I have the bad habit of chewing a roasted coffee seed immediately after each sample has been roasted. The anticipation is just too high to wait a little longer. Coffee is finally ground and infused to be tasted or cupped, usually the day after roasting. 

The experience then becomes a process of interpreting. A translation of sensory exploration that needs to find a way to fit into words that can describe the taste that is being perceived in the pallet. 

Occasionally there will be a sample, out of the hundreds (and nowadays thousands) of little plastic bags that carries a message that is loud and clear. It will communicate details, not exactly about the impeccable attention to detail it received during its making, but about the sheer luck in the combination of factors that allowed it to become this exemplary expression of the trinity formed between soil, climate and plant. 

These samples are rare, I’ve experienced maybe one or two per year during the last ten years of tasting coffee almost every single day. There are entire years where they just won’t happen at all. 
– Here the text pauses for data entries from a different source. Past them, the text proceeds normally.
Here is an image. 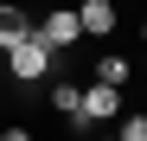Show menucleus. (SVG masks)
Returning <instances> with one entry per match:
<instances>
[{"label": "nucleus", "mask_w": 147, "mask_h": 141, "mask_svg": "<svg viewBox=\"0 0 147 141\" xmlns=\"http://www.w3.org/2000/svg\"><path fill=\"white\" fill-rule=\"evenodd\" d=\"M77 19H83V39H109L115 32V0H83Z\"/></svg>", "instance_id": "20e7f679"}, {"label": "nucleus", "mask_w": 147, "mask_h": 141, "mask_svg": "<svg viewBox=\"0 0 147 141\" xmlns=\"http://www.w3.org/2000/svg\"><path fill=\"white\" fill-rule=\"evenodd\" d=\"M32 32V13L19 7V0H0V52H7V45H19Z\"/></svg>", "instance_id": "39448f33"}, {"label": "nucleus", "mask_w": 147, "mask_h": 141, "mask_svg": "<svg viewBox=\"0 0 147 141\" xmlns=\"http://www.w3.org/2000/svg\"><path fill=\"white\" fill-rule=\"evenodd\" d=\"M115 115H121V83L90 77V90H83V109H77V128H83V122H115Z\"/></svg>", "instance_id": "7ed1b4c3"}, {"label": "nucleus", "mask_w": 147, "mask_h": 141, "mask_svg": "<svg viewBox=\"0 0 147 141\" xmlns=\"http://www.w3.org/2000/svg\"><path fill=\"white\" fill-rule=\"evenodd\" d=\"M96 77H102V83H128V58H121V52H109L102 64H96Z\"/></svg>", "instance_id": "0eeeda50"}, {"label": "nucleus", "mask_w": 147, "mask_h": 141, "mask_svg": "<svg viewBox=\"0 0 147 141\" xmlns=\"http://www.w3.org/2000/svg\"><path fill=\"white\" fill-rule=\"evenodd\" d=\"M141 39H147V19H141Z\"/></svg>", "instance_id": "1a4fd4ad"}, {"label": "nucleus", "mask_w": 147, "mask_h": 141, "mask_svg": "<svg viewBox=\"0 0 147 141\" xmlns=\"http://www.w3.org/2000/svg\"><path fill=\"white\" fill-rule=\"evenodd\" d=\"M115 122H121V128H115L121 141H147V115H115Z\"/></svg>", "instance_id": "6e6552de"}, {"label": "nucleus", "mask_w": 147, "mask_h": 141, "mask_svg": "<svg viewBox=\"0 0 147 141\" xmlns=\"http://www.w3.org/2000/svg\"><path fill=\"white\" fill-rule=\"evenodd\" d=\"M51 109L64 115V122H77V109H83V90L70 83V77H64V83H51Z\"/></svg>", "instance_id": "423d86ee"}, {"label": "nucleus", "mask_w": 147, "mask_h": 141, "mask_svg": "<svg viewBox=\"0 0 147 141\" xmlns=\"http://www.w3.org/2000/svg\"><path fill=\"white\" fill-rule=\"evenodd\" d=\"M32 32L51 45V52H70V45L83 39V19H77V7H51L45 19H32Z\"/></svg>", "instance_id": "f03ea898"}, {"label": "nucleus", "mask_w": 147, "mask_h": 141, "mask_svg": "<svg viewBox=\"0 0 147 141\" xmlns=\"http://www.w3.org/2000/svg\"><path fill=\"white\" fill-rule=\"evenodd\" d=\"M0 58H7V77H13V83H38L45 70H51V58H58V52H51V45H45L38 32H26L19 45H7Z\"/></svg>", "instance_id": "f257e3e1"}]
</instances>
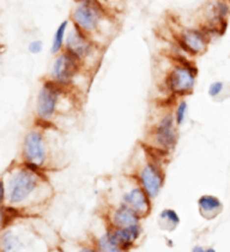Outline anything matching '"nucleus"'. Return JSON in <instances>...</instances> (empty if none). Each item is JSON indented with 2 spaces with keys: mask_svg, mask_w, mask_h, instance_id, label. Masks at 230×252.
I'll return each mask as SVG.
<instances>
[{
  "mask_svg": "<svg viewBox=\"0 0 230 252\" xmlns=\"http://www.w3.org/2000/svg\"><path fill=\"white\" fill-rule=\"evenodd\" d=\"M197 76L198 68L191 60L183 57H176V62L169 68L163 79V86L171 96H187L196 88Z\"/></svg>",
  "mask_w": 230,
  "mask_h": 252,
  "instance_id": "2",
  "label": "nucleus"
},
{
  "mask_svg": "<svg viewBox=\"0 0 230 252\" xmlns=\"http://www.w3.org/2000/svg\"><path fill=\"white\" fill-rule=\"evenodd\" d=\"M43 49V42L41 40H34L29 43L28 51L31 54H38L41 53Z\"/></svg>",
  "mask_w": 230,
  "mask_h": 252,
  "instance_id": "20",
  "label": "nucleus"
},
{
  "mask_svg": "<svg viewBox=\"0 0 230 252\" xmlns=\"http://www.w3.org/2000/svg\"><path fill=\"white\" fill-rule=\"evenodd\" d=\"M23 156L29 165L42 167L48 158V144L41 131H30L23 144Z\"/></svg>",
  "mask_w": 230,
  "mask_h": 252,
  "instance_id": "10",
  "label": "nucleus"
},
{
  "mask_svg": "<svg viewBox=\"0 0 230 252\" xmlns=\"http://www.w3.org/2000/svg\"><path fill=\"white\" fill-rule=\"evenodd\" d=\"M228 1H229V2H230V0H228Z\"/></svg>",
  "mask_w": 230,
  "mask_h": 252,
  "instance_id": "26",
  "label": "nucleus"
},
{
  "mask_svg": "<svg viewBox=\"0 0 230 252\" xmlns=\"http://www.w3.org/2000/svg\"><path fill=\"white\" fill-rule=\"evenodd\" d=\"M141 219L138 213L124 203H120L117 207H115L111 213V223L114 228L133 226V224L139 223Z\"/></svg>",
  "mask_w": 230,
  "mask_h": 252,
  "instance_id": "12",
  "label": "nucleus"
},
{
  "mask_svg": "<svg viewBox=\"0 0 230 252\" xmlns=\"http://www.w3.org/2000/svg\"><path fill=\"white\" fill-rule=\"evenodd\" d=\"M101 1L105 2L107 6H109V7H111V9H112V2L115 1V0H101ZM112 10H113V9H112Z\"/></svg>",
  "mask_w": 230,
  "mask_h": 252,
  "instance_id": "24",
  "label": "nucleus"
},
{
  "mask_svg": "<svg viewBox=\"0 0 230 252\" xmlns=\"http://www.w3.org/2000/svg\"><path fill=\"white\" fill-rule=\"evenodd\" d=\"M151 201L152 199L150 198L146 191L137 182L133 188H131L130 190H127L122 194L121 203L132 208L134 212H137L141 215V218H145V216L151 213Z\"/></svg>",
  "mask_w": 230,
  "mask_h": 252,
  "instance_id": "11",
  "label": "nucleus"
},
{
  "mask_svg": "<svg viewBox=\"0 0 230 252\" xmlns=\"http://www.w3.org/2000/svg\"><path fill=\"white\" fill-rule=\"evenodd\" d=\"M98 252H122L124 250L119 243L115 240V238L111 234V232L107 233L106 235L101 237L97 242Z\"/></svg>",
  "mask_w": 230,
  "mask_h": 252,
  "instance_id": "16",
  "label": "nucleus"
},
{
  "mask_svg": "<svg viewBox=\"0 0 230 252\" xmlns=\"http://www.w3.org/2000/svg\"><path fill=\"white\" fill-rule=\"evenodd\" d=\"M142 233V227L141 224L137 223L130 227H122V228H114L111 232V234L113 235L119 245L121 246L122 250L130 248L132 244L136 242L139 238Z\"/></svg>",
  "mask_w": 230,
  "mask_h": 252,
  "instance_id": "14",
  "label": "nucleus"
},
{
  "mask_svg": "<svg viewBox=\"0 0 230 252\" xmlns=\"http://www.w3.org/2000/svg\"><path fill=\"white\" fill-rule=\"evenodd\" d=\"M205 252H216V250L213 248H209V249H205Z\"/></svg>",
  "mask_w": 230,
  "mask_h": 252,
  "instance_id": "25",
  "label": "nucleus"
},
{
  "mask_svg": "<svg viewBox=\"0 0 230 252\" xmlns=\"http://www.w3.org/2000/svg\"><path fill=\"white\" fill-rule=\"evenodd\" d=\"M78 252H98V250H95V249H90V248H82L79 249Z\"/></svg>",
  "mask_w": 230,
  "mask_h": 252,
  "instance_id": "23",
  "label": "nucleus"
},
{
  "mask_svg": "<svg viewBox=\"0 0 230 252\" xmlns=\"http://www.w3.org/2000/svg\"><path fill=\"white\" fill-rule=\"evenodd\" d=\"M68 20L100 45V39H111L116 28L114 11L101 0H73Z\"/></svg>",
  "mask_w": 230,
  "mask_h": 252,
  "instance_id": "1",
  "label": "nucleus"
},
{
  "mask_svg": "<svg viewBox=\"0 0 230 252\" xmlns=\"http://www.w3.org/2000/svg\"><path fill=\"white\" fill-rule=\"evenodd\" d=\"M174 118H175V123H176L177 127L179 126H182L185 124L186 119H187V114H188V103L186 100H180L179 102L176 103L174 109Z\"/></svg>",
  "mask_w": 230,
  "mask_h": 252,
  "instance_id": "18",
  "label": "nucleus"
},
{
  "mask_svg": "<svg viewBox=\"0 0 230 252\" xmlns=\"http://www.w3.org/2000/svg\"><path fill=\"white\" fill-rule=\"evenodd\" d=\"M192 252H205V249L201 245H197L192 249Z\"/></svg>",
  "mask_w": 230,
  "mask_h": 252,
  "instance_id": "22",
  "label": "nucleus"
},
{
  "mask_svg": "<svg viewBox=\"0 0 230 252\" xmlns=\"http://www.w3.org/2000/svg\"><path fill=\"white\" fill-rule=\"evenodd\" d=\"M137 182L142 185V188L146 191L150 198L153 199L158 196L162 190L166 180V174L161 166L155 158H147L144 165L138 169L136 173Z\"/></svg>",
  "mask_w": 230,
  "mask_h": 252,
  "instance_id": "8",
  "label": "nucleus"
},
{
  "mask_svg": "<svg viewBox=\"0 0 230 252\" xmlns=\"http://www.w3.org/2000/svg\"><path fill=\"white\" fill-rule=\"evenodd\" d=\"M199 214L205 220H213L223 212V203L213 194H202L197 201Z\"/></svg>",
  "mask_w": 230,
  "mask_h": 252,
  "instance_id": "13",
  "label": "nucleus"
},
{
  "mask_svg": "<svg viewBox=\"0 0 230 252\" xmlns=\"http://www.w3.org/2000/svg\"><path fill=\"white\" fill-rule=\"evenodd\" d=\"M38 168L40 167L27 163L26 169H21L11 177L7 191V197L11 204L24 203L37 190L42 179L37 173Z\"/></svg>",
  "mask_w": 230,
  "mask_h": 252,
  "instance_id": "4",
  "label": "nucleus"
},
{
  "mask_svg": "<svg viewBox=\"0 0 230 252\" xmlns=\"http://www.w3.org/2000/svg\"><path fill=\"white\" fill-rule=\"evenodd\" d=\"M101 45L92 39L91 36L86 34L71 24L68 29L66 41H65L64 51L75 57L86 66V63L89 60L95 59L100 51Z\"/></svg>",
  "mask_w": 230,
  "mask_h": 252,
  "instance_id": "6",
  "label": "nucleus"
},
{
  "mask_svg": "<svg viewBox=\"0 0 230 252\" xmlns=\"http://www.w3.org/2000/svg\"><path fill=\"white\" fill-rule=\"evenodd\" d=\"M5 198V185L2 183V180H0V204L4 202Z\"/></svg>",
  "mask_w": 230,
  "mask_h": 252,
  "instance_id": "21",
  "label": "nucleus"
},
{
  "mask_svg": "<svg viewBox=\"0 0 230 252\" xmlns=\"http://www.w3.org/2000/svg\"><path fill=\"white\" fill-rule=\"evenodd\" d=\"M151 139V146L157 152L168 154L177 144V125L175 123L174 113L167 112L160 118L157 123L152 126L149 133Z\"/></svg>",
  "mask_w": 230,
  "mask_h": 252,
  "instance_id": "5",
  "label": "nucleus"
},
{
  "mask_svg": "<svg viewBox=\"0 0 230 252\" xmlns=\"http://www.w3.org/2000/svg\"><path fill=\"white\" fill-rule=\"evenodd\" d=\"M160 220H161V226H163L164 223L168 224L167 228L168 229H174L175 227L179 226L180 223V216L179 214L175 212L172 208H166L163 209L160 214Z\"/></svg>",
  "mask_w": 230,
  "mask_h": 252,
  "instance_id": "17",
  "label": "nucleus"
},
{
  "mask_svg": "<svg viewBox=\"0 0 230 252\" xmlns=\"http://www.w3.org/2000/svg\"><path fill=\"white\" fill-rule=\"evenodd\" d=\"M177 46L191 57H198L207 51L211 36L201 27L199 28H182L175 34Z\"/></svg>",
  "mask_w": 230,
  "mask_h": 252,
  "instance_id": "9",
  "label": "nucleus"
},
{
  "mask_svg": "<svg viewBox=\"0 0 230 252\" xmlns=\"http://www.w3.org/2000/svg\"><path fill=\"white\" fill-rule=\"evenodd\" d=\"M83 67V64L78 59L62 51L54 58L51 68V79L64 87L72 88Z\"/></svg>",
  "mask_w": 230,
  "mask_h": 252,
  "instance_id": "7",
  "label": "nucleus"
},
{
  "mask_svg": "<svg viewBox=\"0 0 230 252\" xmlns=\"http://www.w3.org/2000/svg\"><path fill=\"white\" fill-rule=\"evenodd\" d=\"M72 88H67L48 79L41 87L36 100V113L42 122H51L59 112L62 111V105L72 100Z\"/></svg>",
  "mask_w": 230,
  "mask_h": 252,
  "instance_id": "3",
  "label": "nucleus"
},
{
  "mask_svg": "<svg viewBox=\"0 0 230 252\" xmlns=\"http://www.w3.org/2000/svg\"><path fill=\"white\" fill-rule=\"evenodd\" d=\"M71 28V22L70 20H64L58 26L56 29V32L53 35V40H52V47H51V53L53 56L61 53L64 51L65 41H66V36L68 29Z\"/></svg>",
  "mask_w": 230,
  "mask_h": 252,
  "instance_id": "15",
  "label": "nucleus"
},
{
  "mask_svg": "<svg viewBox=\"0 0 230 252\" xmlns=\"http://www.w3.org/2000/svg\"><path fill=\"white\" fill-rule=\"evenodd\" d=\"M224 89H226V83L223 81H215L207 88V94L211 98H217L223 94Z\"/></svg>",
  "mask_w": 230,
  "mask_h": 252,
  "instance_id": "19",
  "label": "nucleus"
}]
</instances>
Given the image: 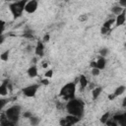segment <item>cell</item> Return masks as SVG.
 Segmentation results:
<instances>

I imagine these are the coffees some people, lacking a qualitative toolbox to describe them, use the quantitative scale and refer to them as ninety point coffees. I really wouldn’t know. What I do know is that, once I find them, I try to the best of my abilities to locate their source, to find where they come from, and, most importantly, to find the person who produced it.

During the harvest of 2012 I tasted the coffee from Vinaros for the very first time. A coffee from the rainforest region of Cobán. It was something new and refreshing and in a flavor spectrum unlike anything else on my portfolio. The coffee sample had made its way to my hands, somehow. 

During the months that followed I kept asking everyone I knew about that farm, trying to find a connection. I later learned that Vinaros was a name used less often than the main farm it belonged to, a farm called Finca Santa Isabel owned by a guy that was really hard to find. 

One day, as I stood in the reception area of the Lab in Guatemala City, this tough looking fellow opened the door. 

He was pointing a finger at me as he stared and asked “are you Josué?”

“Yes I am, who are you?” I answered. 

“What do you want?” 

I was like, “what do you mean, what do I want?”

“People tell me you’ve been asking about me, so what do you want?”

I was still very puzzled. “Who the hell are you? And what do you want?” 

“My name is Luis Valdes, from Finca Santa Isabel. You wanted to find me, so here I am, what do you want?”